Part of that has to do with Crawford playing more minutes and getting more time with Matt Barnes instead of Jared Dudley, but it's noteworthy nonetheless.
This has probably been the best season of Crawford's 14-year career, and Darren Collison is providing valuable minutes as well. It's been a "next man up" approach for the Clippers on the wing this year, and it's a testament to Chris Paul, Blake Griffin, DeAndre Jordan and Doc Rivers that the offense hasn't missed a beat as other players have shuttled in and out of action.
Again, though, this isn't about whether the Clippers can survive without Redick. They've already proven they can. It's about whether they can thrive and make a run through a loaded Western Conference without him.
That's where things get a little dicier. Although the rotation will shorten up a bit in the postseason, the prospect of giving Willie Green, Danny Granger and even Collison substantial minutes on the wing against elite competition is a little scary. Each player presents their own matchup issues, and Crawford is prone to streaky games and shaky defense.
Redick doesn't often get a lot of recognition for it, but he may honestly be the team's best perimeter defender outside of Matt Barnes, which makes him more of a necessity than a luxury. The Clippers are ninth in defensive efficiency this year, but there are questions as to whether they can hold up against the league's elite on that end. After witnessing what the Memphis Grizzlies did to the Clippers last year in the playoffs, perhaps that's a fair concern. Matt Moore at CBSSports.com echoed that sentiment here:
Basically, the Clippers have beat up on terrible teams and struggled against most teams with a pulse. Worse still, they're sliding backwards. (...) Rivers is right that they need help, and there's certainly time to fix it. But the Clippers aren't title contenders this season because their defense hasn't made the leap.
The conclusion that the Clippers aren't title contenders may be a little harsh, particularly since the Miami Heat just won an NBA championship with the ninth-ranked defensive efficiency during the regular season. Of course, we know the Heat are capable of "flipping the switch" and defending at an elite level, which is something we just haven't seen from the Clippers quite yet.
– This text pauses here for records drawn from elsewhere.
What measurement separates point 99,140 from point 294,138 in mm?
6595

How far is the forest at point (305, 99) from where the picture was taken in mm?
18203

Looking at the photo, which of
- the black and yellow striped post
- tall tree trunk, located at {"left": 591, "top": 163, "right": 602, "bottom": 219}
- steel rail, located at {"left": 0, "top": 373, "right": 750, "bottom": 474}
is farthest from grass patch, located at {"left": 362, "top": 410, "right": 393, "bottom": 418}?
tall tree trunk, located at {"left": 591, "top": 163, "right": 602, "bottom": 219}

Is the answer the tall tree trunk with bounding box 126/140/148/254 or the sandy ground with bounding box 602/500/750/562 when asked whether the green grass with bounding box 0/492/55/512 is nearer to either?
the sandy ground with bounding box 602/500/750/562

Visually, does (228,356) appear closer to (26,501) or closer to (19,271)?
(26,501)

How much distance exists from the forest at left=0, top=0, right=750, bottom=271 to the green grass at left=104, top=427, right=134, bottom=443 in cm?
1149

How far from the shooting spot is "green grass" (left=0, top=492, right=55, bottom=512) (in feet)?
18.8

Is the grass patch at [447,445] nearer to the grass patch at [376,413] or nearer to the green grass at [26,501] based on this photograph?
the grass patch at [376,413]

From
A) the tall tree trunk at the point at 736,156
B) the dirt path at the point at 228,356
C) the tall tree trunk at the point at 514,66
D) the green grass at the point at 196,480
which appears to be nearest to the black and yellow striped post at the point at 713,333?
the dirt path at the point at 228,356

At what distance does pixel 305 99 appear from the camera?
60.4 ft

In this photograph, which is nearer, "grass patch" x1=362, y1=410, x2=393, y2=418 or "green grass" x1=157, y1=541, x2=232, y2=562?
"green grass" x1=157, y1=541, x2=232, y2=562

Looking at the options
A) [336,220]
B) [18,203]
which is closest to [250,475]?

That's ultimately the issue with losing Redick. The Clippers won't be at their best if he isn't in the lineup, and we know what teams like the Oklahoma City Thunder and San Antonio Spurs are capable of when operating at full strength, which both should be.
The Clippers don't have the same benefit of past performance to inspire confidence, but it's a bit reckless to completely write off one of the best teams in the league, with or without Redick. We've seen teams catch lightning in a bottle in the past, like the Dallas Mavericks did in 2011, even when the loss of Caron Butler looked like a damning one.
The odds are certainly against the Clippers if Redick can't suit up for the postseason, but a team with two of the best players in the league and one of the best coaches will always have a puncher's chance at a title.
All stats via basketball-reference.com and nba.com/stats.